Most locals The Irish Times spoke to were supportive of the Minister for Culture, but some expressed anger that she went “too far” and chose to push her own agenda.
Ms Madigan was “absolutely right” in speaking out about what she believes are inequalities in the Church, said Claire Kelly, who stopped by the church on Wednesday to light a prayer candle.
“Women are so disempowered in the Catholic Church. We are not meant to speak out. Now lots of us are voting with our feet and we are not coming to church services,” she said.
“The Church needs to wake up if they want to keep women. We need to be allowed have women priests, women bishops and women popes. I think she was absolutely right.”
The row erupted after the Minister assisted a church service in Mount Merrion last Saturday when a priest failed to show up. Afterwards she said the Church should ordain women and allow priests to marry.

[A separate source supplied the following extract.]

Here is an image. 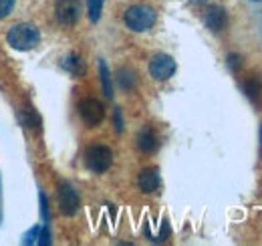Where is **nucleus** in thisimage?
I'll use <instances>...</instances> for the list:
<instances>
[{"mask_svg":"<svg viewBox=\"0 0 262 246\" xmlns=\"http://www.w3.org/2000/svg\"><path fill=\"white\" fill-rule=\"evenodd\" d=\"M228 65L234 69V71H238L240 69V65H242V59L238 57V55H230L228 57Z\"/></svg>","mask_w":262,"mask_h":246,"instance_id":"19","label":"nucleus"},{"mask_svg":"<svg viewBox=\"0 0 262 246\" xmlns=\"http://www.w3.org/2000/svg\"><path fill=\"white\" fill-rule=\"evenodd\" d=\"M254 2H260V0H254Z\"/></svg>","mask_w":262,"mask_h":246,"instance_id":"23","label":"nucleus"},{"mask_svg":"<svg viewBox=\"0 0 262 246\" xmlns=\"http://www.w3.org/2000/svg\"><path fill=\"white\" fill-rule=\"evenodd\" d=\"M79 194H77V190L73 188V186L69 184V182H63V184L59 186V208H61V212L65 216H73L77 214V210H79Z\"/></svg>","mask_w":262,"mask_h":246,"instance_id":"7","label":"nucleus"},{"mask_svg":"<svg viewBox=\"0 0 262 246\" xmlns=\"http://www.w3.org/2000/svg\"><path fill=\"white\" fill-rule=\"evenodd\" d=\"M14 8V0H0V18L8 16Z\"/></svg>","mask_w":262,"mask_h":246,"instance_id":"17","label":"nucleus"},{"mask_svg":"<svg viewBox=\"0 0 262 246\" xmlns=\"http://www.w3.org/2000/svg\"><path fill=\"white\" fill-rule=\"evenodd\" d=\"M63 67H65L69 73H73V75H83L85 73V63L81 61V57H77V55L67 57Z\"/></svg>","mask_w":262,"mask_h":246,"instance_id":"12","label":"nucleus"},{"mask_svg":"<svg viewBox=\"0 0 262 246\" xmlns=\"http://www.w3.org/2000/svg\"><path fill=\"white\" fill-rule=\"evenodd\" d=\"M40 206H42V216H45V220H49V212H47V198H45V194L40 192Z\"/></svg>","mask_w":262,"mask_h":246,"instance_id":"21","label":"nucleus"},{"mask_svg":"<svg viewBox=\"0 0 262 246\" xmlns=\"http://www.w3.org/2000/svg\"><path fill=\"white\" fill-rule=\"evenodd\" d=\"M81 2L79 0H59L55 6V14L57 20L65 27H73L77 25V20L81 18Z\"/></svg>","mask_w":262,"mask_h":246,"instance_id":"5","label":"nucleus"},{"mask_svg":"<svg viewBox=\"0 0 262 246\" xmlns=\"http://www.w3.org/2000/svg\"><path fill=\"white\" fill-rule=\"evenodd\" d=\"M38 230H40V228L36 226V228H33V230L25 236V244H34V242H36V238H38Z\"/></svg>","mask_w":262,"mask_h":246,"instance_id":"18","label":"nucleus"},{"mask_svg":"<svg viewBox=\"0 0 262 246\" xmlns=\"http://www.w3.org/2000/svg\"><path fill=\"white\" fill-rule=\"evenodd\" d=\"M99 71H101V83H103V91H105V95L111 99V97H113V87H111V75H109V69H107L105 61L99 63Z\"/></svg>","mask_w":262,"mask_h":246,"instance_id":"13","label":"nucleus"},{"mask_svg":"<svg viewBox=\"0 0 262 246\" xmlns=\"http://www.w3.org/2000/svg\"><path fill=\"white\" fill-rule=\"evenodd\" d=\"M149 73L156 81H167L173 73H176V61L169 57V55H156L151 63H149Z\"/></svg>","mask_w":262,"mask_h":246,"instance_id":"6","label":"nucleus"},{"mask_svg":"<svg viewBox=\"0 0 262 246\" xmlns=\"http://www.w3.org/2000/svg\"><path fill=\"white\" fill-rule=\"evenodd\" d=\"M160 141H158V135L151 127H143L137 135V148L143 152V154H154L158 150Z\"/></svg>","mask_w":262,"mask_h":246,"instance_id":"9","label":"nucleus"},{"mask_svg":"<svg viewBox=\"0 0 262 246\" xmlns=\"http://www.w3.org/2000/svg\"><path fill=\"white\" fill-rule=\"evenodd\" d=\"M137 184H139V190H141L143 194L156 192V190L160 188V174H158V170H154V168L143 170V172L139 174V178H137Z\"/></svg>","mask_w":262,"mask_h":246,"instance_id":"10","label":"nucleus"},{"mask_svg":"<svg viewBox=\"0 0 262 246\" xmlns=\"http://www.w3.org/2000/svg\"><path fill=\"white\" fill-rule=\"evenodd\" d=\"M36 244H40V246L51 244V232H49V228H47V226H42V228L38 230V238H36Z\"/></svg>","mask_w":262,"mask_h":246,"instance_id":"16","label":"nucleus"},{"mask_svg":"<svg viewBox=\"0 0 262 246\" xmlns=\"http://www.w3.org/2000/svg\"><path fill=\"white\" fill-rule=\"evenodd\" d=\"M79 113H81V119L87 123L89 127H95L105 117V107H103V103L99 99L89 97V99H83L79 103Z\"/></svg>","mask_w":262,"mask_h":246,"instance_id":"4","label":"nucleus"},{"mask_svg":"<svg viewBox=\"0 0 262 246\" xmlns=\"http://www.w3.org/2000/svg\"><path fill=\"white\" fill-rule=\"evenodd\" d=\"M115 129L123 131V119H121V109H115Z\"/></svg>","mask_w":262,"mask_h":246,"instance_id":"20","label":"nucleus"},{"mask_svg":"<svg viewBox=\"0 0 262 246\" xmlns=\"http://www.w3.org/2000/svg\"><path fill=\"white\" fill-rule=\"evenodd\" d=\"M260 141H262V127H260Z\"/></svg>","mask_w":262,"mask_h":246,"instance_id":"22","label":"nucleus"},{"mask_svg":"<svg viewBox=\"0 0 262 246\" xmlns=\"http://www.w3.org/2000/svg\"><path fill=\"white\" fill-rule=\"evenodd\" d=\"M204 20H206V27H208L210 31H214V32L222 31V29L226 27V23H228V18H226V10L220 8V6H210V8L206 10Z\"/></svg>","mask_w":262,"mask_h":246,"instance_id":"8","label":"nucleus"},{"mask_svg":"<svg viewBox=\"0 0 262 246\" xmlns=\"http://www.w3.org/2000/svg\"><path fill=\"white\" fill-rule=\"evenodd\" d=\"M119 83H121V87L127 89V91L135 87V75H133L131 69H121V71H119Z\"/></svg>","mask_w":262,"mask_h":246,"instance_id":"14","label":"nucleus"},{"mask_svg":"<svg viewBox=\"0 0 262 246\" xmlns=\"http://www.w3.org/2000/svg\"><path fill=\"white\" fill-rule=\"evenodd\" d=\"M123 20H125V25L129 27L131 31H149L154 27V23H156V10L151 6H147V4H133L125 10Z\"/></svg>","mask_w":262,"mask_h":246,"instance_id":"2","label":"nucleus"},{"mask_svg":"<svg viewBox=\"0 0 262 246\" xmlns=\"http://www.w3.org/2000/svg\"><path fill=\"white\" fill-rule=\"evenodd\" d=\"M244 91H246V95L254 101V103H260L262 99V81H258V79H248L246 83H244Z\"/></svg>","mask_w":262,"mask_h":246,"instance_id":"11","label":"nucleus"},{"mask_svg":"<svg viewBox=\"0 0 262 246\" xmlns=\"http://www.w3.org/2000/svg\"><path fill=\"white\" fill-rule=\"evenodd\" d=\"M8 45L12 47V49H16V51H31L34 49L36 45H38V40H40V32L38 29L34 27V25H29V23H25V25H16V27H12L10 31H8Z\"/></svg>","mask_w":262,"mask_h":246,"instance_id":"1","label":"nucleus"},{"mask_svg":"<svg viewBox=\"0 0 262 246\" xmlns=\"http://www.w3.org/2000/svg\"><path fill=\"white\" fill-rule=\"evenodd\" d=\"M103 2L105 0H87V8H89V18L93 23H97L101 18V8H103Z\"/></svg>","mask_w":262,"mask_h":246,"instance_id":"15","label":"nucleus"},{"mask_svg":"<svg viewBox=\"0 0 262 246\" xmlns=\"http://www.w3.org/2000/svg\"><path fill=\"white\" fill-rule=\"evenodd\" d=\"M85 161H87V168H89L91 172L103 174V172H107V170L111 168V163H113V152H111V148H107V146L95 144V146H91V148L87 150Z\"/></svg>","mask_w":262,"mask_h":246,"instance_id":"3","label":"nucleus"}]
</instances>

In a strong criticism of her comments, Archbishop Martin said in a statement that the Minister had provoked “considerable distress” among churchgoers and should consider the upset she caused.

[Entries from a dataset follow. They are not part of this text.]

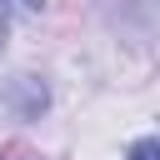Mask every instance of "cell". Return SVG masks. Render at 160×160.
<instances>
[{
    "instance_id": "cell-1",
    "label": "cell",
    "mask_w": 160,
    "mask_h": 160,
    "mask_svg": "<svg viewBox=\"0 0 160 160\" xmlns=\"http://www.w3.org/2000/svg\"><path fill=\"white\" fill-rule=\"evenodd\" d=\"M130 160H160V140H140L130 150Z\"/></svg>"
},
{
    "instance_id": "cell-2",
    "label": "cell",
    "mask_w": 160,
    "mask_h": 160,
    "mask_svg": "<svg viewBox=\"0 0 160 160\" xmlns=\"http://www.w3.org/2000/svg\"><path fill=\"white\" fill-rule=\"evenodd\" d=\"M0 160H40V155H35V150H25V145L15 140V145H5V150H0Z\"/></svg>"
},
{
    "instance_id": "cell-3",
    "label": "cell",
    "mask_w": 160,
    "mask_h": 160,
    "mask_svg": "<svg viewBox=\"0 0 160 160\" xmlns=\"http://www.w3.org/2000/svg\"><path fill=\"white\" fill-rule=\"evenodd\" d=\"M5 5H20V10H40V0H5Z\"/></svg>"
},
{
    "instance_id": "cell-4",
    "label": "cell",
    "mask_w": 160,
    "mask_h": 160,
    "mask_svg": "<svg viewBox=\"0 0 160 160\" xmlns=\"http://www.w3.org/2000/svg\"><path fill=\"white\" fill-rule=\"evenodd\" d=\"M0 40H5V0H0Z\"/></svg>"
}]
</instances>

“She made my blood boil...The cheek of her. She shouldn’t have said any of that,” said Catherine Barry, a Kilmacud resident.

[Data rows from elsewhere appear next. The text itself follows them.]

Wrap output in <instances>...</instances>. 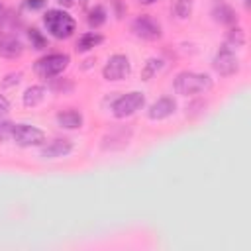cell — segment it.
Here are the masks:
<instances>
[{
    "label": "cell",
    "mask_w": 251,
    "mask_h": 251,
    "mask_svg": "<svg viewBox=\"0 0 251 251\" xmlns=\"http://www.w3.org/2000/svg\"><path fill=\"white\" fill-rule=\"evenodd\" d=\"M212 78L206 73H194V71H182L175 78V92L180 96H194L204 94L212 88Z\"/></svg>",
    "instance_id": "obj_1"
},
{
    "label": "cell",
    "mask_w": 251,
    "mask_h": 251,
    "mask_svg": "<svg viewBox=\"0 0 251 251\" xmlns=\"http://www.w3.org/2000/svg\"><path fill=\"white\" fill-rule=\"evenodd\" d=\"M43 24H45V29L55 37V39H67L73 35L75 31V18L65 12V10H47L43 14Z\"/></svg>",
    "instance_id": "obj_2"
},
{
    "label": "cell",
    "mask_w": 251,
    "mask_h": 251,
    "mask_svg": "<svg viewBox=\"0 0 251 251\" xmlns=\"http://www.w3.org/2000/svg\"><path fill=\"white\" fill-rule=\"evenodd\" d=\"M69 55L67 53H49L35 61L33 71L41 78H55L69 67Z\"/></svg>",
    "instance_id": "obj_3"
},
{
    "label": "cell",
    "mask_w": 251,
    "mask_h": 251,
    "mask_svg": "<svg viewBox=\"0 0 251 251\" xmlns=\"http://www.w3.org/2000/svg\"><path fill=\"white\" fill-rule=\"evenodd\" d=\"M212 67L218 75L222 76H231L239 71V59L235 55V49L227 47L226 43L216 51L214 55V61H212Z\"/></svg>",
    "instance_id": "obj_4"
},
{
    "label": "cell",
    "mask_w": 251,
    "mask_h": 251,
    "mask_svg": "<svg viewBox=\"0 0 251 251\" xmlns=\"http://www.w3.org/2000/svg\"><path fill=\"white\" fill-rule=\"evenodd\" d=\"M145 104V96L137 90L133 92H127V94H122L120 98L114 100L112 104V114L116 118H127L131 114H135L137 110H141Z\"/></svg>",
    "instance_id": "obj_5"
},
{
    "label": "cell",
    "mask_w": 251,
    "mask_h": 251,
    "mask_svg": "<svg viewBox=\"0 0 251 251\" xmlns=\"http://www.w3.org/2000/svg\"><path fill=\"white\" fill-rule=\"evenodd\" d=\"M12 139L20 147H37L45 143V131L29 124H16Z\"/></svg>",
    "instance_id": "obj_6"
},
{
    "label": "cell",
    "mask_w": 251,
    "mask_h": 251,
    "mask_svg": "<svg viewBox=\"0 0 251 251\" xmlns=\"http://www.w3.org/2000/svg\"><path fill=\"white\" fill-rule=\"evenodd\" d=\"M131 31L133 35L141 37V39H147V41H155L161 37V24L149 16V14H141L137 16L133 22H131Z\"/></svg>",
    "instance_id": "obj_7"
},
{
    "label": "cell",
    "mask_w": 251,
    "mask_h": 251,
    "mask_svg": "<svg viewBox=\"0 0 251 251\" xmlns=\"http://www.w3.org/2000/svg\"><path fill=\"white\" fill-rule=\"evenodd\" d=\"M129 73H131V63H129V59H127L126 55H122V53L112 55V57L108 59V63L104 65V69H102V76H104L106 80H122V78H126Z\"/></svg>",
    "instance_id": "obj_8"
},
{
    "label": "cell",
    "mask_w": 251,
    "mask_h": 251,
    "mask_svg": "<svg viewBox=\"0 0 251 251\" xmlns=\"http://www.w3.org/2000/svg\"><path fill=\"white\" fill-rule=\"evenodd\" d=\"M71 151H73V141L71 139H67V137H55L49 143H43L41 145L39 155L43 159H59V157L69 155Z\"/></svg>",
    "instance_id": "obj_9"
},
{
    "label": "cell",
    "mask_w": 251,
    "mask_h": 251,
    "mask_svg": "<svg viewBox=\"0 0 251 251\" xmlns=\"http://www.w3.org/2000/svg\"><path fill=\"white\" fill-rule=\"evenodd\" d=\"M175 110H176L175 98H171V96H161L159 100H155V102L149 106L147 116H149V120H165V118L173 116Z\"/></svg>",
    "instance_id": "obj_10"
},
{
    "label": "cell",
    "mask_w": 251,
    "mask_h": 251,
    "mask_svg": "<svg viewBox=\"0 0 251 251\" xmlns=\"http://www.w3.org/2000/svg\"><path fill=\"white\" fill-rule=\"evenodd\" d=\"M24 53V43L14 35H0V57L16 59Z\"/></svg>",
    "instance_id": "obj_11"
},
{
    "label": "cell",
    "mask_w": 251,
    "mask_h": 251,
    "mask_svg": "<svg viewBox=\"0 0 251 251\" xmlns=\"http://www.w3.org/2000/svg\"><path fill=\"white\" fill-rule=\"evenodd\" d=\"M55 120H57V124H59L61 127H65V129H76V127L82 126V114H80L78 110H75V108H69V110L59 112V114L55 116Z\"/></svg>",
    "instance_id": "obj_12"
},
{
    "label": "cell",
    "mask_w": 251,
    "mask_h": 251,
    "mask_svg": "<svg viewBox=\"0 0 251 251\" xmlns=\"http://www.w3.org/2000/svg\"><path fill=\"white\" fill-rule=\"evenodd\" d=\"M45 86H41V84H31L29 88H25V92H24V96H22V102H24V106H27V108H33V106H37V104H41L43 102V98H45Z\"/></svg>",
    "instance_id": "obj_13"
},
{
    "label": "cell",
    "mask_w": 251,
    "mask_h": 251,
    "mask_svg": "<svg viewBox=\"0 0 251 251\" xmlns=\"http://www.w3.org/2000/svg\"><path fill=\"white\" fill-rule=\"evenodd\" d=\"M212 16H214V20H216L218 24H224V25H233V24L237 22L235 10H233L231 6H227V4L216 6V8L212 10Z\"/></svg>",
    "instance_id": "obj_14"
},
{
    "label": "cell",
    "mask_w": 251,
    "mask_h": 251,
    "mask_svg": "<svg viewBox=\"0 0 251 251\" xmlns=\"http://www.w3.org/2000/svg\"><path fill=\"white\" fill-rule=\"evenodd\" d=\"M104 41V37L100 35V33H96V31H86V33H82L80 37H78V41H76V51H90V49H94L96 45H100Z\"/></svg>",
    "instance_id": "obj_15"
},
{
    "label": "cell",
    "mask_w": 251,
    "mask_h": 251,
    "mask_svg": "<svg viewBox=\"0 0 251 251\" xmlns=\"http://www.w3.org/2000/svg\"><path fill=\"white\" fill-rule=\"evenodd\" d=\"M161 69H163V59H157V57L147 59L145 65H143V69H141V80H149V78H153Z\"/></svg>",
    "instance_id": "obj_16"
},
{
    "label": "cell",
    "mask_w": 251,
    "mask_h": 251,
    "mask_svg": "<svg viewBox=\"0 0 251 251\" xmlns=\"http://www.w3.org/2000/svg\"><path fill=\"white\" fill-rule=\"evenodd\" d=\"M106 16H108V14H106V8H104V6L98 4V6L90 8V10H88V18H86V20H88V25L94 27V29L100 27V25L106 22Z\"/></svg>",
    "instance_id": "obj_17"
},
{
    "label": "cell",
    "mask_w": 251,
    "mask_h": 251,
    "mask_svg": "<svg viewBox=\"0 0 251 251\" xmlns=\"http://www.w3.org/2000/svg\"><path fill=\"white\" fill-rule=\"evenodd\" d=\"M226 45L231 47V49H237V47H243L245 45V31L241 27H231L226 35Z\"/></svg>",
    "instance_id": "obj_18"
},
{
    "label": "cell",
    "mask_w": 251,
    "mask_h": 251,
    "mask_svg": "<svg viewBox=\"0 0 251 251\" xmlns=\"http://www.w3.org/2000/svg\"><path fill=\"white\" fill-rule=\"evenodd\" d=\"M192 0H176L175 2V14L178 20H188L192 14Z\"/></svg>",
    "instance_id": "obj_19"
},
{
    "label": "cell",
    "mask_w": 251,
    "mask_h": 251,
    "mask_svg": "<svg viewBox=\"0 0 251 251\" xmlns=\"http://www.w3.org/2000/svg\"><path fill=\"white\" fill-rule=\"evenodd\" d=\"M27 37H29V43H31L33 49H45V47H47V39H45V35H43L39 29L31 27V29L27 31Z\"/></svg>",
    "instance_id": "obj_20"
},
{
    "label": "cell",
    "mask_w": 251,
    "mask_h": 251,
    "mask_svg": "<svg viewBox=\"0 0 251 251\" xmlns=\"http://www.w3.org/2000/svg\"><path fill=\"white\" fill-rule=\"evenodd\" d=\"M14 127L16 124L0 118V141H6V139H12V133H14Z\"/></svg>",
    "instance_id": "obj_21"
},
{
    "label": "cell",
    "mask_w": 251,
    "mask_h": 251,
    "mask_svg": "<svg viewBox=\"0 0 251 251\" xmlns=\"http://www.w3.org/2000/svg\"><path fill=\"white\" fill-rule=\"evenodd\" d=\"M22 80V73H12V75H8L6 76V80L2 82L4 86H12V84H18Z\"/></svg>",
    "instance_id": "obj_22"
},
{
    "label": "cell",
    "mask_w": 251,
    "mask_h": 251,
    "mask_svg": "<svg viewBox=\"0 0 251 251\" xmlns=\"http://www.w3.org/2000/svg\"><path fill=\"white\" fill-rule=\"evenodd\" d=\"M24 6L27 10H39L45 6V0H24Z\"/></svg>",
    "instance_id": "obj_23"
},
{
    "label": "cell",
    "mask_w": 251,
    "mask_h": 251,
    "mask_svg": "<svg viewBox=\"0 0 251 251\" xmlns=\"http://www.w3.org/2000/svg\"><path fill=\"white\" fill-rule=\"evenodd\" d=\"M8 112H10V102L4 94H0V118H4Z\"/></svg>",
    "instance_id": "obj_24"
},
{
    "label": "cell",
    "mask_w": 251,
    "mask_h": 251,
    "mask_svg": "<svg viewBox=\"0 0 251 251\" xmlns=\"http://www.w3.org/2000/svg\"><path fill=\"white\" fill-rule=\"evenodd\" d=\"M4 14H6V10H4V6L0 2V29H2V24H4Z\"/></svg>",
    "instance_id": "obj_25"
},
{
    "label": "cell",
    "mask_w": 251,
    "mask_h": 251,
    "mask_svg": "<svg viewBox=\"0 0 251 251\" xmlns=\"http://www.w3.org/2000/svg\"><path fill=\"white\" fill-rule=\"evenodd\" d=\"M61 6H65V8H69V6H73L75 4V0H57Z\"/></svg>",
    "instance_id": "obj_26"
},
{
    "label": "cell",
    "mask_w": 251,
    "mask_h": 251,
    "mask_svg": "<svg viewBox=\"0 0 251 251\" xmlns=\"http://www.w3.org/2000/svg\"><path fill=\"white\" fill-rule=\"evenodd\" d=\"M139 2H141V4H147V6H149V4H155L157 0H139Z\"/></svg>",
    "instance_id": "obj_27"
},
{
    "label": "cell",
    "mask_w": 251,
    "mask_h": 251,
    "mask_svg": "<svg viewBox=\"0 0 251 251\" xmlns=\"http://www.w3.org/2000/svg\"><path fill=\"white\" fill-rule=\"evenodd\" d=\"M243 4H245V8H249L251 6V0H243Z\"/></svg>",
    "instance_id": "obj_28"
},
{
    "label": "cell",
    "mask_w": 251,
    "mask_h": 251,
    "mask_svg": "<svg viewBox=\"0 0 251 251\" xmlns=\"http://www.w3.org/2000/svg\"><path fill=\"white\" fill-rule=\"evenodd\" d=\"M80 2H82V4H84V2H86V0H80Z\"/></svg>",
    "instance_id": "obj_29"
}]
</instances>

Taoiseach Leo Varadkar backed Ms Madigan’s call for the ordination of women as priests in the Church and allowing priests to marry.
Speaking in Dublin on Wednesday, Mr Varadkar said he believed in equality in all things including in the workplace. This would include allowing priests to marry and permitting women to become priests.
However, he also said he strongly believed in the separation of church and State.
“This is not something the Government is going to go legislating for,” he said.
In Mount Merrion, one local said she had “no business” standing up on the altar, while another said she was “looking for a bit of publicity”.
Tony Flanagan, a mount Merrion local, felt that Minister Madigan meant no harm and that there was truth in what she said. “There is a shortage of priests. The younger people aren’t going to mass. In this day and age I think priests should be able to marry and women should be ordained.”
Brian Callanan, whose grandchildren live in the area, felt the church needs to think of new ways of having religious ceremonies.
“I do accept that that is a long term thing. I think the immediate solution is to expand the role of deacons and lay people in Church services and allow women to be deacons. Then you can move on to other things.”
Mr Callanan said he was “disappointed” to see a public row between a politician and a bishop because “that is not the way to solve problems”.
Minister Madigan intends to raise her concerns about inequality with Pope Francis when he visits Ireland in August.